For months, the coronavirus pandemic has continued its worldwide spread, but the development of effective treatments is still lacking. Given the likelihood of second and third waves to the coronavirus pandemic, similar to the Spanish Flu experience, the need for effective treatment is still emergent. While we have seen a number of different drugs progress through the treatment/study (and news) cycle, their effectiveness remains an open question. This lack of consensus agreement on the best treatment course is why in early March I called for more resources to be put toward studying the impact of Hyperbaric Oxygen Therapy (HBOT) in treating COVID-19 patients, especially those who seemed destined to need ventilator care.
Published and unpublished evidence is accumulating on improvement in coronavirus patients treated with HBOT. Doctors in China officially published their 5-patient case-series experience in a Chinese language journal and physicians in Louisiana presented their experience with 5 patients in a webinar, both last week. Additional positive experience will be announced in the coming days. The results in China and Louisiana are very similar and mimic the experience of Dr. Orval Cunningham with dying Spanish Flu patients in 1918. Formal studies on HBOT in coronavirus are underway at a number of sites internationally and in the U.S. with additional studies to begin soon.
In the meantime, however, there is nothing to prevent physicians from treating coronavirus patients off-label with HBOT and informed consent in identical fashion to the treatment with hydroxychloroquine and other off-label drugs.
This is known as the practice of medicine and occurs in doctors’ offices and hospitals every day throughout the U.S. When compared to the trial and error method already being conducted with these drugs, the risk profile appears to be less with HBOT and there is a solid scientific argument for HBOT posted here and in Medical Gas Research along with successful precedence in a near-identical viral pulmonary infection, the Spanish Flu Pandemic of 1918.

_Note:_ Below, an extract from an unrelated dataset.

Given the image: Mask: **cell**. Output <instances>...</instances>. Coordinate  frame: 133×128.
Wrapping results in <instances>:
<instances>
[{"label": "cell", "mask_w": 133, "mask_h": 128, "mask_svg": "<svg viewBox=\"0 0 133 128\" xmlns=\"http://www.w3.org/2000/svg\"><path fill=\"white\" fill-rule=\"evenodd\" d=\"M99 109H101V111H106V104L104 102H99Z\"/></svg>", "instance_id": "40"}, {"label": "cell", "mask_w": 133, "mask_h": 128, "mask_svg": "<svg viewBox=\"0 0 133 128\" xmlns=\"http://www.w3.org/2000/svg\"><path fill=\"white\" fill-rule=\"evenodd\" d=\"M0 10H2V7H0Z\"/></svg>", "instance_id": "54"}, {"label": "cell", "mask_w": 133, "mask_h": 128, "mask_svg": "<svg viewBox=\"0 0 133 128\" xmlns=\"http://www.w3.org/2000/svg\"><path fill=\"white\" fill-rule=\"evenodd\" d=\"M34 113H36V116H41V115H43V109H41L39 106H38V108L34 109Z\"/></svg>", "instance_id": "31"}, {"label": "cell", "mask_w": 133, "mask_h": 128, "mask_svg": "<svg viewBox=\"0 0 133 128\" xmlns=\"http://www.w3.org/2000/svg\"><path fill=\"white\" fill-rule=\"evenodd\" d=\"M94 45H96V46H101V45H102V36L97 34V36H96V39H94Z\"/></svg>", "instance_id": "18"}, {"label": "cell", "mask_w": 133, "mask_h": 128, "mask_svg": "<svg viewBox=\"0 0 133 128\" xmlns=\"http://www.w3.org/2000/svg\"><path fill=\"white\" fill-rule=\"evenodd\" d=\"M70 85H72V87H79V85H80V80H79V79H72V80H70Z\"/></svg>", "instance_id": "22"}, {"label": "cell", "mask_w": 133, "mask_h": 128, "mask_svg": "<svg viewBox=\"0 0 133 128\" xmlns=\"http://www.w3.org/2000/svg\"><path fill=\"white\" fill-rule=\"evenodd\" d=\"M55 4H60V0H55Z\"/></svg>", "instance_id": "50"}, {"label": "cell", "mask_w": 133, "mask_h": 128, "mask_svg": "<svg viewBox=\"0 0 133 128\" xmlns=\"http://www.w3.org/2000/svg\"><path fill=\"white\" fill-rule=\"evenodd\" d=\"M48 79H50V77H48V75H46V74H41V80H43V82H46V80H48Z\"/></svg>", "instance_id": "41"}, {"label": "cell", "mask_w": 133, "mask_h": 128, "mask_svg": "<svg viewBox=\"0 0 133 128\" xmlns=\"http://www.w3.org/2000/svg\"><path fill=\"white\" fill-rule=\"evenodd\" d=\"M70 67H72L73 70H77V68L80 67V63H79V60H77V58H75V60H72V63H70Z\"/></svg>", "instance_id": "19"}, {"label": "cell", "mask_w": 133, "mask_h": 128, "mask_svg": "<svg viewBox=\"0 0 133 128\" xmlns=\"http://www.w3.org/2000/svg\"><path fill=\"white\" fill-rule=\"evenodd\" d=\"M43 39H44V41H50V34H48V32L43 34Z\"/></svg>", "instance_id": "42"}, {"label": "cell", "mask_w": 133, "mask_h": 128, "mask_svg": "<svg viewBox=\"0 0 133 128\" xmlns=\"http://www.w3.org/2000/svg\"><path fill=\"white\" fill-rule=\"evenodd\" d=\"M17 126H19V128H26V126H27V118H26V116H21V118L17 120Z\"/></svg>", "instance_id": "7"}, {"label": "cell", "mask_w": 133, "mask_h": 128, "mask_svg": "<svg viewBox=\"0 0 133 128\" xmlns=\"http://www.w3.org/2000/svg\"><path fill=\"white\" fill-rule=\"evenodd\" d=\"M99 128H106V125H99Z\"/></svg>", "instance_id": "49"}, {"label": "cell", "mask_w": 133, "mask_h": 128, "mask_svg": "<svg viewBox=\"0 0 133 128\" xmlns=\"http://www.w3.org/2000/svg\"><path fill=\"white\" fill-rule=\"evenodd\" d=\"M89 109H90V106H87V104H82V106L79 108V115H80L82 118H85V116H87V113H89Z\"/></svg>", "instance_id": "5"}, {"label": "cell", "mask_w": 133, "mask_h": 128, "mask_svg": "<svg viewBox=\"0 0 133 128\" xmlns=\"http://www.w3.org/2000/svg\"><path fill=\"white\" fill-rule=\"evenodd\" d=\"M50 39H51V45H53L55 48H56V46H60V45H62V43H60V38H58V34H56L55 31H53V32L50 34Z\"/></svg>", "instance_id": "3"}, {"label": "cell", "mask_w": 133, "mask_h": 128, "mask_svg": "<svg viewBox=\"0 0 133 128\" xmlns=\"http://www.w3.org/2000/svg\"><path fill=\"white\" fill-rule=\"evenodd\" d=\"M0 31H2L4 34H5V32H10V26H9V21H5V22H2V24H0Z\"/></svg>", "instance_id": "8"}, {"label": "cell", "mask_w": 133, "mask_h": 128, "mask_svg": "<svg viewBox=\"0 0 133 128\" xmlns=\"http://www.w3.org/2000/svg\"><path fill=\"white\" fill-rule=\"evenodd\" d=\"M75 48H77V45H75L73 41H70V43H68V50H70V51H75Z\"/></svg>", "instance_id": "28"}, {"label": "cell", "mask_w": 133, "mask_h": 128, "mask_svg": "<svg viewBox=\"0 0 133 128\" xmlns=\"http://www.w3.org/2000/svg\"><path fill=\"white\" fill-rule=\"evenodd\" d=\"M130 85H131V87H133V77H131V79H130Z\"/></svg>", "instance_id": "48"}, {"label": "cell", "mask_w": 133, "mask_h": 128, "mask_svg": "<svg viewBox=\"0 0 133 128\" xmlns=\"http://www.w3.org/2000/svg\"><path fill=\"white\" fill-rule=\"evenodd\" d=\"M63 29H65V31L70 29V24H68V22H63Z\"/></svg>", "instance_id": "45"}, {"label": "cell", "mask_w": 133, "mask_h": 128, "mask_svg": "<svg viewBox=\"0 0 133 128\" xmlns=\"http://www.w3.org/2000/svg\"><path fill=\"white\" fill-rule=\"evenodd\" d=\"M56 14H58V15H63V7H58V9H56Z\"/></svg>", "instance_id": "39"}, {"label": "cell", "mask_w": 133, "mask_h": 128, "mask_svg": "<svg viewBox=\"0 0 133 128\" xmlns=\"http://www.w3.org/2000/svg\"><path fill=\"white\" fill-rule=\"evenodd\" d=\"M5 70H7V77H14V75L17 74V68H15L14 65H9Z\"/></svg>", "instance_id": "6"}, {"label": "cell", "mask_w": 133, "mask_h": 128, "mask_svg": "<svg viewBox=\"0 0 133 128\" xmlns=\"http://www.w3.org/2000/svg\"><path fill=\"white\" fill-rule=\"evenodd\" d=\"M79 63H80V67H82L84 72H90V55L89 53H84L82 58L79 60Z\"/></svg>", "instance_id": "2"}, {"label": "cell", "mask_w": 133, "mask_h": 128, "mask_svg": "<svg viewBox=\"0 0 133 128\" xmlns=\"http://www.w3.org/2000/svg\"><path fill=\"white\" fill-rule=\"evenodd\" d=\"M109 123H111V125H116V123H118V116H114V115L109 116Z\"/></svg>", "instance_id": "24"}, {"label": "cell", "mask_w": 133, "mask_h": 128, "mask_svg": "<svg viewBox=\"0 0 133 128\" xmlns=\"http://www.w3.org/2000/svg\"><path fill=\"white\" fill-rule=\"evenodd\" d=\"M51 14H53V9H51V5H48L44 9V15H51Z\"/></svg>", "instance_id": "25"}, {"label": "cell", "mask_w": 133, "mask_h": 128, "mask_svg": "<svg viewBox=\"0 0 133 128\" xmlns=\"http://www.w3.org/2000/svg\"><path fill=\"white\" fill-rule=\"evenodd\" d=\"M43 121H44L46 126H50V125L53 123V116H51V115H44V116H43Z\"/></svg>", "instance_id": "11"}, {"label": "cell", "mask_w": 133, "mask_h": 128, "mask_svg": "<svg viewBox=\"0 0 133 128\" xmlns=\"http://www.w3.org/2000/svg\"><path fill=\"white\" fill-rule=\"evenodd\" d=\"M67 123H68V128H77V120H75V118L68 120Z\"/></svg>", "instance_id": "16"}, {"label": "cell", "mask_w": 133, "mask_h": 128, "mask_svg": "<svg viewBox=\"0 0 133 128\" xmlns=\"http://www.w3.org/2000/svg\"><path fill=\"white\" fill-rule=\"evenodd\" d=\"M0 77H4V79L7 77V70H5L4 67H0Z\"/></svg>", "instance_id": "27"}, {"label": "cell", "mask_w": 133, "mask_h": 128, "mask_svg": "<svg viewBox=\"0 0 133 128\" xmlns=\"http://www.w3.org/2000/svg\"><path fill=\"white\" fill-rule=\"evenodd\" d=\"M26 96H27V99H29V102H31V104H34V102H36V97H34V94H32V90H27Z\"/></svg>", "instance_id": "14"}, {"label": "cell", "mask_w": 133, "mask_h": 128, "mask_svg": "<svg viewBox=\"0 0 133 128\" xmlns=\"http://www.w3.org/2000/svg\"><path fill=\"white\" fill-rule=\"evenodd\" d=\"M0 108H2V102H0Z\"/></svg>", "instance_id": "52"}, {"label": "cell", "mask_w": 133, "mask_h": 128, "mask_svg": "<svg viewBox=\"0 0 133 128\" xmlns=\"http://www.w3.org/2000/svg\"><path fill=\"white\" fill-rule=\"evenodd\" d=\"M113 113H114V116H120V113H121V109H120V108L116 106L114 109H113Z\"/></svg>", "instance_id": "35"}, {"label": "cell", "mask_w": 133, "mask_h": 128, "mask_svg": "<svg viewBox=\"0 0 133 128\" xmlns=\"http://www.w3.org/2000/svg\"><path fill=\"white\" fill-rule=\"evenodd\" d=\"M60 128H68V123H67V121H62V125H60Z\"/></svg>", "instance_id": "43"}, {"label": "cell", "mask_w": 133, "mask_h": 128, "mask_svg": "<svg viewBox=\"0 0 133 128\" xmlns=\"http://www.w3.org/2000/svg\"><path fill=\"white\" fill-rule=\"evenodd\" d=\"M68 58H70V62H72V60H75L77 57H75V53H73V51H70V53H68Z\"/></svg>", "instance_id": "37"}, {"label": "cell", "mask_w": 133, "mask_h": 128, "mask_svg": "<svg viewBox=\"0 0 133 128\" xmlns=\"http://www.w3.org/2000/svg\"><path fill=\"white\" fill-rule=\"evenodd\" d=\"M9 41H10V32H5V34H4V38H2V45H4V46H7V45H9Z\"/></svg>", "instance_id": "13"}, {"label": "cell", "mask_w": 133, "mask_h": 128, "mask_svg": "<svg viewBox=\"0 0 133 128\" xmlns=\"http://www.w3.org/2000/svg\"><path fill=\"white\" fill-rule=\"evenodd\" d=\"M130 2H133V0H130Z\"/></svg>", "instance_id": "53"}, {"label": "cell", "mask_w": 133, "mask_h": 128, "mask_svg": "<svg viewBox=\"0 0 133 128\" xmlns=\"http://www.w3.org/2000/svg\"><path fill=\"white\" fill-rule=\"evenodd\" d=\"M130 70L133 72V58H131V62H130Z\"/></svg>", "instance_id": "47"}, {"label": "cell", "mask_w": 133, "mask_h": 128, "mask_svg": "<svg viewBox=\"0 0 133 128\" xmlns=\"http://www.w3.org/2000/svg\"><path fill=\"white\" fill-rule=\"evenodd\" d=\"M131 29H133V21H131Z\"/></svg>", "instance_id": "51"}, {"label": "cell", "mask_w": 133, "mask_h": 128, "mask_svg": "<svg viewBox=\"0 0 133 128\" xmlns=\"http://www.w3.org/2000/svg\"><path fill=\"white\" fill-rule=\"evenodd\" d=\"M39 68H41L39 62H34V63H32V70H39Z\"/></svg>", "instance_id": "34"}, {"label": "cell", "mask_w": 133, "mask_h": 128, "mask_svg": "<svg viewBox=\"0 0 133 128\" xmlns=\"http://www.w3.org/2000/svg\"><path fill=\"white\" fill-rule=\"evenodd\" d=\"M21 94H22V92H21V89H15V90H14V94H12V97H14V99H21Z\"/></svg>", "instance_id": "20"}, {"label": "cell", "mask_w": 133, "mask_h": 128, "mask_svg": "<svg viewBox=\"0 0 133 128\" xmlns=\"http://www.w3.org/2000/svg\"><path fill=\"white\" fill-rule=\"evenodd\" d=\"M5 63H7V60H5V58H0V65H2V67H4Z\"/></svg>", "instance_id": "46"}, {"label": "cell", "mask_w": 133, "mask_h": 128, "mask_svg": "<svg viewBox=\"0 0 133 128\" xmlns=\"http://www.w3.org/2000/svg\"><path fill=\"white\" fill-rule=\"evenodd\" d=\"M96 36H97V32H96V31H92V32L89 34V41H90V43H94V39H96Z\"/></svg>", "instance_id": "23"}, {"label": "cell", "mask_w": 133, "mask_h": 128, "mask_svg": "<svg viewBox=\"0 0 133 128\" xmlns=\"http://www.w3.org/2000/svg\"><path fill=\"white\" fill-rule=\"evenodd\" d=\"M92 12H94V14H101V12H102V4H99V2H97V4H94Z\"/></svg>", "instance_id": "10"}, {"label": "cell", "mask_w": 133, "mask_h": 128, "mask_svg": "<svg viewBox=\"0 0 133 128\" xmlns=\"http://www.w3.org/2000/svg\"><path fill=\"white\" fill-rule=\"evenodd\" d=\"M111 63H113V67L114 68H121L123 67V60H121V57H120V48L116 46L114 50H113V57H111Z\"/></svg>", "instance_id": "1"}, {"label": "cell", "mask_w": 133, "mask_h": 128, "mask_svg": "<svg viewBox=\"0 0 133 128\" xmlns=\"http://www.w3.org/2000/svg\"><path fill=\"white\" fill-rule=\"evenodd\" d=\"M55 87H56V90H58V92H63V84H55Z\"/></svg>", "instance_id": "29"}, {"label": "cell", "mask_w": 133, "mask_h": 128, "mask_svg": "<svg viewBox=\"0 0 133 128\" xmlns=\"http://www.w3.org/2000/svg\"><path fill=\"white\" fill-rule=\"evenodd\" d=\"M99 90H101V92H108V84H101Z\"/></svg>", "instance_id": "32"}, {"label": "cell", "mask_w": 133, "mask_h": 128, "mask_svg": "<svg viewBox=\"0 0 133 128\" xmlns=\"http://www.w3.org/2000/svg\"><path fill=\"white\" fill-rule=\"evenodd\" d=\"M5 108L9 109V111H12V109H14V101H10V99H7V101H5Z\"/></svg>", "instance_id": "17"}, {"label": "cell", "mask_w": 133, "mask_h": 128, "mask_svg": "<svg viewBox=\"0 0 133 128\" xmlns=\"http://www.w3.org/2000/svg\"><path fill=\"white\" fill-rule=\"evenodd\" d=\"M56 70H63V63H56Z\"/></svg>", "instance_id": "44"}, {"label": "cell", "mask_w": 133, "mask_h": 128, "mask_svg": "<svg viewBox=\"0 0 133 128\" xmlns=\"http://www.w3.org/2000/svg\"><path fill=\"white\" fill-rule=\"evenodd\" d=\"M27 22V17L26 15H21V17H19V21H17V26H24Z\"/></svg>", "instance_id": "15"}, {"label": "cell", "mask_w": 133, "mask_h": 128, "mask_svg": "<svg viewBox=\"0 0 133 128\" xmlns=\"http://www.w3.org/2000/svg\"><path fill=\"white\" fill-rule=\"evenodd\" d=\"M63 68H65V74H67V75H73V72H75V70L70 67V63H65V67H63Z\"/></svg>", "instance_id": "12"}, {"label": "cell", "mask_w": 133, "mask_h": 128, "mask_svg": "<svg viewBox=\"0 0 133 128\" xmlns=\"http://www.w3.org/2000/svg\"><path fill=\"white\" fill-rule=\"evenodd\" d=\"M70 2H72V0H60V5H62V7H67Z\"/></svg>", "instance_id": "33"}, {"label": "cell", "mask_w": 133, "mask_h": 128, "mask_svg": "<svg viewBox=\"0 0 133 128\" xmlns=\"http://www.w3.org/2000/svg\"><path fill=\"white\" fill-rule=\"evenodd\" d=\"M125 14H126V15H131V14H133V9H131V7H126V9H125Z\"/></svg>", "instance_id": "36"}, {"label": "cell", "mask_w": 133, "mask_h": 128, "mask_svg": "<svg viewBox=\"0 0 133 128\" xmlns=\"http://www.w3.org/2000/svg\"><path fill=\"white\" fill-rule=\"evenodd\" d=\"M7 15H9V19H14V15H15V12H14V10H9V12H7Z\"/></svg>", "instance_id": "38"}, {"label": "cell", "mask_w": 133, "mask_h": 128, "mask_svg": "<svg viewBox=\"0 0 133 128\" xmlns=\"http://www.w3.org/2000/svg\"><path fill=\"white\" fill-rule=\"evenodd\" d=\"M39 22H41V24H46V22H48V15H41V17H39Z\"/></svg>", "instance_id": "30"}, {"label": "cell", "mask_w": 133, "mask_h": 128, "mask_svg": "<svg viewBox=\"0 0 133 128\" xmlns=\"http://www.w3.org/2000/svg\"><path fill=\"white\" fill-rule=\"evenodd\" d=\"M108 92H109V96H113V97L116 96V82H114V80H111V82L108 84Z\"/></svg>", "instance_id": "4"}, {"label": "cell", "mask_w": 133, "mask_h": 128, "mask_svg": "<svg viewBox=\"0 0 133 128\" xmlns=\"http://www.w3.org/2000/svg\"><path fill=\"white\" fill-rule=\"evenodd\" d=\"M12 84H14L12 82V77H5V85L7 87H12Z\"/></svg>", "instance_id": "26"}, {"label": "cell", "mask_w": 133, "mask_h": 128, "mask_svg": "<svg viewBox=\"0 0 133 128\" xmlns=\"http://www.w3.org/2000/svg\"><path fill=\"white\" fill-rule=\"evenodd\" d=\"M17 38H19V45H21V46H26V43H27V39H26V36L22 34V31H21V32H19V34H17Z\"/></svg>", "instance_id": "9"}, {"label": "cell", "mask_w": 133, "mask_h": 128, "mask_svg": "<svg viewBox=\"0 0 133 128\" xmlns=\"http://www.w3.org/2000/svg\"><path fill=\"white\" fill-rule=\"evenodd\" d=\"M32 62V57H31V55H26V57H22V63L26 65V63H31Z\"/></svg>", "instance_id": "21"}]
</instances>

Doctors in China who used HBOT noted no complications in their 35 HBOT coronavirus patients and there is no report of complications from the Louisiana patients. In addition, equally or more severely ill patients with severe blunt chest trauma and the equivalent acute respiratory distress syndrome (ARDS) seen in dying coronavirus patients were successfully treated with HBOT in Russia in 2003 with 100% survival and no mention of complications. The Chinese, Louisiana, and Russian experience all used oxygen pressures in the 1.6-2.0 ATA range for different times while Dr. Cunningham used 1.68 ATA of air. In consideration of all of the data and experience which includes the effects on anti-inflammatory gene activation at 1.5 ATA , 1.6 ATA maybe the most effective dose.
While I encourage the off-label application of HBOT to coronavirus patients (i.e., treatment of coronavirus patients with HBOT) I have posted below our final Louisiana State University IRB (Institutional Review Board)-reviewed protocol and consent to facilitate, expedite, and assist physicians and researchers at any hospital with their IRB application for an HBOT coronavirus study. Any “study” and treatment experience contributes helpful information, but the medical profession will likely not be moved to action without randomized controlled designs. Hopefully, more studies will be conducted in hospital settings so that we can further determine the effectiveness of this treatment in a safe and controlled environment.
I would caution against using hyperbaric pressures over 2.0 ATA because of the distinct possibility of increasing the lung injury. In fact, short (one hour) times and pressures close to 1.6 ATA may afford the best opportunity of modulating the lung injury in coronavirus, tiding the patient over the most critical phase of the illness, preventing intubation, and hastening discharge from the hospital.